WHAT TO WORK ON: In the part of the records that opens with the line containing "Thinking about the" and closes with the line containing "695 centimetres", substitute "separation" for "intervening space" and reproduce only that part, leaving everything else unchanged.

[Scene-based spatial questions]
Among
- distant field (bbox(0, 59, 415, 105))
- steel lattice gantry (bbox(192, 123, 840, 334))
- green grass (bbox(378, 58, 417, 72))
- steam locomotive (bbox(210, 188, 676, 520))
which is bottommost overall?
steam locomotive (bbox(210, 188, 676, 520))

...

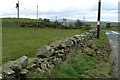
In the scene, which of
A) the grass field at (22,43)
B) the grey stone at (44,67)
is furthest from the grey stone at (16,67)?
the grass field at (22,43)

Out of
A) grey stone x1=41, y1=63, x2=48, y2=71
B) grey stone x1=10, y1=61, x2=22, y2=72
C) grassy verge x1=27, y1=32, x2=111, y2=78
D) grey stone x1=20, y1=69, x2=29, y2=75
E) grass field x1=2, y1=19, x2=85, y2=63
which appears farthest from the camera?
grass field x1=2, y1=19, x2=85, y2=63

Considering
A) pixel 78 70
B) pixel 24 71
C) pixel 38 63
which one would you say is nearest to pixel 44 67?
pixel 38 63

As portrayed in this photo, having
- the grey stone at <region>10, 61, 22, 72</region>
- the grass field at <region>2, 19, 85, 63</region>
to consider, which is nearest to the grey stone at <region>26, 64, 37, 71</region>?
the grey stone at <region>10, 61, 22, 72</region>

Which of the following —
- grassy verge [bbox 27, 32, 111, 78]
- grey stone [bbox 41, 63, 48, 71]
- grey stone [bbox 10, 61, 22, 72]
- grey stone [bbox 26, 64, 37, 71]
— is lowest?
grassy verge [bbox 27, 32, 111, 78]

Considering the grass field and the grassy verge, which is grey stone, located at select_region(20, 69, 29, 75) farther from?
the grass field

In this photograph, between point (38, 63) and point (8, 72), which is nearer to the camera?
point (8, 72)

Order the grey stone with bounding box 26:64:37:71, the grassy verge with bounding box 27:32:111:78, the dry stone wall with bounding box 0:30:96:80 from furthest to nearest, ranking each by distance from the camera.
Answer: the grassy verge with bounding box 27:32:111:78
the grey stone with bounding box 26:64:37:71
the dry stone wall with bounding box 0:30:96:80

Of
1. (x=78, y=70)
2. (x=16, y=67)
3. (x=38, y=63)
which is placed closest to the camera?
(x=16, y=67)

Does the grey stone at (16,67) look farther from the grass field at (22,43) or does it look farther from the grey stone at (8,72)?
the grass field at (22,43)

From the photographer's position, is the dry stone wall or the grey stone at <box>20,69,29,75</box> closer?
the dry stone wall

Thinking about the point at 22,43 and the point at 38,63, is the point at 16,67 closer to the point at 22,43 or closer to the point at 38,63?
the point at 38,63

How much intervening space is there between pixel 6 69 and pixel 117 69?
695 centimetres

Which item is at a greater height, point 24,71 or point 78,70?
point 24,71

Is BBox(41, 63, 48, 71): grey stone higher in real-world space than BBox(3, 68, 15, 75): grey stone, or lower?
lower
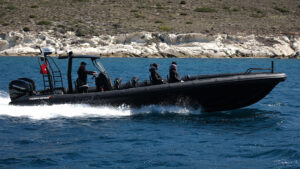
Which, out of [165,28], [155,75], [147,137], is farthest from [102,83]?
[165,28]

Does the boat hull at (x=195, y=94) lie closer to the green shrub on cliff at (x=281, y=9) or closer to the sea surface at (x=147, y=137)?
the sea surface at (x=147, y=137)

SOLUTION TO THIS PROBLEM:
Thinking about the point at 22,43 and the point at 38,63, is the point at 16,67 closer to the point at 22,43 or closer to the point at 38,63?
the point at 38,63

How much separation is there between pixel 6 69 and pixel 117 69?
695 centimetres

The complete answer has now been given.